この郡山さん。福島さんを、少しライバルのように思っています。
あちらが7号区画のリーダーであるのは昔からの事。
でも、実力や人気は多分負けてないと思っているのです。
昔からガッツでいろんなことを頑張ってきた開拓者の子孫という誇りを持っていて、なんでも先頭に立ってやる七号区画の頼りになるお姉さんでした。
大震災の後、郡山さんのところにもペンキが飛んできました。
福島さん達ほどではないけれども、かなりべったりくっついたペンキを見て、庭を見て郡山さんは決意しました。
「大掃除をする!
それも徹底的にペンキを落す!!」
その頃はまだ大家さんは、掃除にいい顔をしませんでした。お金もかかるし、時間もかかる。
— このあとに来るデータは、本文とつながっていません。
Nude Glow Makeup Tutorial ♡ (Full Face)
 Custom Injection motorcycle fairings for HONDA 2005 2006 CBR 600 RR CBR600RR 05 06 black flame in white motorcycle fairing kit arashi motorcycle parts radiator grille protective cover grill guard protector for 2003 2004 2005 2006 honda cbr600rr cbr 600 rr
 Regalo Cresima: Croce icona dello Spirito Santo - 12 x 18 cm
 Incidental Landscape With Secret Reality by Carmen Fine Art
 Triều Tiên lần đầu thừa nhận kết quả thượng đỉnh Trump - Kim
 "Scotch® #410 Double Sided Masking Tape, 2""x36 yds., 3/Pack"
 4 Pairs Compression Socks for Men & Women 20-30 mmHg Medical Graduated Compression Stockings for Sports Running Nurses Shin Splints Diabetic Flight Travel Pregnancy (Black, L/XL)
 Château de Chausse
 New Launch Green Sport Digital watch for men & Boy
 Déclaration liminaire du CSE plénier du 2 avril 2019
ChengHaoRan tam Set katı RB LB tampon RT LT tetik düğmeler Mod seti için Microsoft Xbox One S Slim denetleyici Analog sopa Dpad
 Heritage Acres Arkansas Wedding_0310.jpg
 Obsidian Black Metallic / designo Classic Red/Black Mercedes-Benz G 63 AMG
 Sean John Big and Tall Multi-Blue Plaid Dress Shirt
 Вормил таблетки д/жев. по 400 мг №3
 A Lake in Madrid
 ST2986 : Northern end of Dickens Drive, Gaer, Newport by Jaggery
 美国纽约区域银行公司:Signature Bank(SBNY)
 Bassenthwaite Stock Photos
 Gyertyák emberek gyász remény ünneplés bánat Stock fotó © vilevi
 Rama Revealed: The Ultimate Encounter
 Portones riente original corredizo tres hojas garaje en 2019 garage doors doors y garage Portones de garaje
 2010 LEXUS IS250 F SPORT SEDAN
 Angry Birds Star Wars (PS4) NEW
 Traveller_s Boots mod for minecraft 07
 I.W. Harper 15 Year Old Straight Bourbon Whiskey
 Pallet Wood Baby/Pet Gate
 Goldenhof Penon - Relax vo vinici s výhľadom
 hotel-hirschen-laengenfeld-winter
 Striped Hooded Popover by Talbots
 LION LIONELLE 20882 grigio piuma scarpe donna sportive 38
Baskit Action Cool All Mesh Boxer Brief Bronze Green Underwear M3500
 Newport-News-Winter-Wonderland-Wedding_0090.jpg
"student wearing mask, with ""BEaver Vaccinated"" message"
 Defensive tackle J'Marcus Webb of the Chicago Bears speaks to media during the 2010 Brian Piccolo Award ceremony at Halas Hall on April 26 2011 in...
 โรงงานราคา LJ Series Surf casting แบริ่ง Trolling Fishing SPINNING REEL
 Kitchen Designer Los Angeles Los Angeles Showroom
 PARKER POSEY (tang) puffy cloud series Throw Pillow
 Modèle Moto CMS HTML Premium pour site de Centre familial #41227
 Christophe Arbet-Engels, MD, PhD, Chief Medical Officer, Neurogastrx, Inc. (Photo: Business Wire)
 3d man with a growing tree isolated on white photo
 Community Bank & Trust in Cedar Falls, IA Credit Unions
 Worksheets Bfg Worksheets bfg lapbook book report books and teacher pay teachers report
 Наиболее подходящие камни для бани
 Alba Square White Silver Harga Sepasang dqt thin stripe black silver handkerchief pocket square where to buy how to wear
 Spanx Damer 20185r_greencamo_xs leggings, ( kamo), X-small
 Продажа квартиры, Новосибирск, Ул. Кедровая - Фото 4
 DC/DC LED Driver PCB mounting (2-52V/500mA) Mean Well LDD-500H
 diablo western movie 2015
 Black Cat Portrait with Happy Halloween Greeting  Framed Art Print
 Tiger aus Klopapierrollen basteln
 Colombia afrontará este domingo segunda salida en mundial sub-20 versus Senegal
それにそんなにひどいわけじゃないんだから大丈夫だ、と。
でも、郡山さんは考えて、考えてそれでも、掃除を決行しました。
庭の花を諦めてむしり、土を香刷り、そして家の大掃除をしたのです。
家族や庭に集まる動物や妖精達の安全の為に…。
始めの一歩を踏みだしたのです。
最初は興味深そうながらも冷ややかな目で見ていた他の人達も、郡山さんを見て後に続いて大掃除を始めました。
その結果、区画全体がかなり綺麗になって行ったのです。
郡山さんの勇気が福島を変えたのです。
今も、まだペンキは濃くて大変だけれど、郡山さんは今日もガッツで頑張っています。
ある人が言っていました。
「友人が、今年の松茸、食べる勇気があるかい?
あるならやるよ。普段の年なら一本一万円くらいする国産マツタケだ、
と言ってた。
本当に美味そうでさあ、籠いっぱいのしいたけやマイタケも。
酒のつまみには最高なのに、どうしても手が出なかった」
新聞にも載っていましたが、本当に天然キノコを売る直売所などは大変です。
毎年採って、手入れをしなければ傷んでしまうキノコのシロ。
なのでキノコを捨てる為だけに取ってると。
さらに福島の名物でもあったあんぽ柿も今年は、出荷、生産が中止されています。
あんぽ柿というのはいわゆる干し柿です。
でも皮をむいて干す過程でセシウムが濃縮してしまうようで、基準値ぎりぎりとかのかなり危ない数値が出てしまうのだそうです。
だから今年、多くの生産者さんがあんぽ柿の出荷を取りやめました。
私も、あのふんわりと柔らかい柿が大好きだったので、あんぽ柿の長い伝統が途絶えてしまうかと思うと切なくなります。
一方で、福島の新米の検査が終わり9割以上が100ベクレル以下か検出なし、500ベクレル以上はなし、という結果が出ています。
田村市の数値も最大で70前後。
白米に精米した場合、半分以下になったと言う話ですので、ある程度はストレスなく食べられるでしょう。
福島の生産者に対し
「今年はモノを作るな。全て廃棄して東電と国に買い取ってもらえ」
という声が多くあることは承知しています。
そうして貰うのが勿論一番なのでしょう。
けれど、国も、東電もそんなことをしてくれないのもまた確かです。ギリギリの中、作付、出荷を見合わせたところもありますが、生活の為に安全基準以下の物を出荷しています。それが正しいとは私は言い切れませんがでも他県の人を被ばくさせようなどという意思は無いとは言えます。
どんなに出荷したくても、危険があると解ったものは絶対に出荷しません。先のキノコやあんぽ柿のように。
放射線について、絶対安全と言う基準はありません。
良く言われる1ミリシーベルトというのも安全宣言の数値ではなく、様々なリスクを含めてもこれくらいなら我慢できる。
という数値です。
1ミリでも心配な人は心配でしょうし、20ミリでも気にしない人は気にしない。
福島県の品を買わない事を、風評被害であるとは、私は言いません。
買うか買わないか、決めるのは、決められるのは一人一人だけですから‥‥。